■ **Trecho selecionado**

>>>

Em uma cena de “Years and Years”, a personagem de Emma Thompson afirma que os campos de refugiados são uma nova nomenclatura para os campos de concentração. A série da HBO idealiza um pouco essa questão, no entanto “Estado Zero”, minissérie disponível na Netflix e criada por Cate Blanchett, toca no cerne dessa afirmação e expande a visão que temos sobre a convivência nesses espaços.  

Baseada em fatos reais, “Estado Zero” acompanha quatro personagens cuja narrativa se encontra no centro de detenção Barton. Tal escolha nos possibilita conhecer pontos de vista distintos da situação, pois, destaca o dia-a-dia de quem trabalha diretamente com o processo migratório e de quem tem a necessidade de se refugiar em outra pátria.

Anualmente, milhares de pessoas pedem asilo político ou fogem de seus países devido a perseguições políticas e religiosas, recessão econômica e a esperança de viver em um lugar sem ameaças de guerra. O acolhimento a essas pessoas, entretanto, apresenta a verdadeira face “humanitária” do Estado e o roteiro explicita isso por meio da identificação dos refugiados: sem nome, sem histórias e a existência ignorada no mar de burocracias. Em seu núcleo, “Estado Zero” discute como o poder das instituições é falho, abusivo e opressor.

<<<

■ **Dados fornecidos**
>>>

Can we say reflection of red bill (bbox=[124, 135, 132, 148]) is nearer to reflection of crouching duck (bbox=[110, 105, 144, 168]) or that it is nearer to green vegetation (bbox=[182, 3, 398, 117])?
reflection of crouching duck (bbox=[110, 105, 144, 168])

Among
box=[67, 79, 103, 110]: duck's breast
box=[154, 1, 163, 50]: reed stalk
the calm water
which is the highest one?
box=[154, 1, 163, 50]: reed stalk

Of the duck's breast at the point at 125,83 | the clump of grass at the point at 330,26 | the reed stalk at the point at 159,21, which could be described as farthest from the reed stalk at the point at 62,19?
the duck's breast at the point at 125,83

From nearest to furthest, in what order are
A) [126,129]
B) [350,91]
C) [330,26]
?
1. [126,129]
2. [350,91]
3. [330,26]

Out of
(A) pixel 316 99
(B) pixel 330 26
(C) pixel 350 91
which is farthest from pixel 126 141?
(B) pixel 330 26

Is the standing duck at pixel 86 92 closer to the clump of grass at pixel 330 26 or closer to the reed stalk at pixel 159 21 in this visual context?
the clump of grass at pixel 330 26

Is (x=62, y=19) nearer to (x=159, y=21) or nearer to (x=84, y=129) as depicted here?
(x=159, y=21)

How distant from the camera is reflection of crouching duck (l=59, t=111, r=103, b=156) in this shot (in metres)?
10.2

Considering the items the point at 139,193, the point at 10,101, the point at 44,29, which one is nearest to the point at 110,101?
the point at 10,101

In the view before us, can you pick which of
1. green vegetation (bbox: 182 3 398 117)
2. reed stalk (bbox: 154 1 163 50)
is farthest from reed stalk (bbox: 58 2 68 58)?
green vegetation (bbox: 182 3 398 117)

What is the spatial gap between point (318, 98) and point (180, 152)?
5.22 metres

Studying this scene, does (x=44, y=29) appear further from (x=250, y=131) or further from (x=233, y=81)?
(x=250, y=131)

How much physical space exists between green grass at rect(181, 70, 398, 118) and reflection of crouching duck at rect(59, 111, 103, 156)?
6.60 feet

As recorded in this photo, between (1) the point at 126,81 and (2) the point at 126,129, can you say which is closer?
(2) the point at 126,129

<<<

■ **Objetivo 1**
Reescreva em forma de lista, mantendo os fatos principais, o parágrafo do texto sobre “Estado Zero” que começa com “Anualmente, milhares de pessoas”.
■ **Objetivo 2**
Indique se cada afirmação abaixo está de acordo com o texto sobre “Estado Zero”. Responda sim ou não e cite as palavras exatas do texto que decidem cada caso.
(a) “Estado Zero” foi criada por Cate Blanchett e está disponível na Netflix.
(b) A minissérie acompanha seis personagens.
(c) “Years and Years” é uma série da Netflix.
■ **Objetivo 3**
Prossiga com o texto sobre “Estado Zero” a partir da última frase apresentada.

■ **Resposta correta 1**
- Todos os anos, milhares de pessoas pedem asilo político ou deixam seus países por perseguições políticas e religiosas, por recessão econômica e pela esperança de viver longe de ameaças de guerra.
- O acolhimento dessas pessoas revela a verdadeira face “humanitária” do Estado.
- O roteiro mostra isso pela forma como os refugiados são identificados: sem nome, sem histórias e com a existência ignorada em meio à burocracia.
- Em seu núcleo, “Estado Zero” discute como o poder das instituições é falho, abusivo e opressor.

■ **Resposta correta 2**
(a) Sim: “minissérie disponível na Netflix e criada por Cate Blanchett”.
(b) Não: “acompanha quatro personagens cuja narrativa se encontra no centro de detenção Barton”.
(c) Não: “A série da HBO idealiza um pouco essa questão”.

■ **Resposta correta 3**
Para representar essas ações, temos os funcionários do centro de detenção: em busca de um emprego que lhes oferte estabilidade e um bom custo de vida, comportam-se como superiores aos refugiados e acreditam que a sua atitude preconceituosa e carregada de xenofobia é positiva e transparece o ideal para o país, aproximando-os da colocação de “Years and Years”. Porém, há um cuidado do roteiro em não lhes dar uma aparência totalmente maniqueísta, evidenciando o quanto o meio pode influenciar o sujeito. Esse é o caso de Cam Sandford (Jai Courtney), que passa por uma transformação conforme aceita o comportamento do grupo e os compartilha.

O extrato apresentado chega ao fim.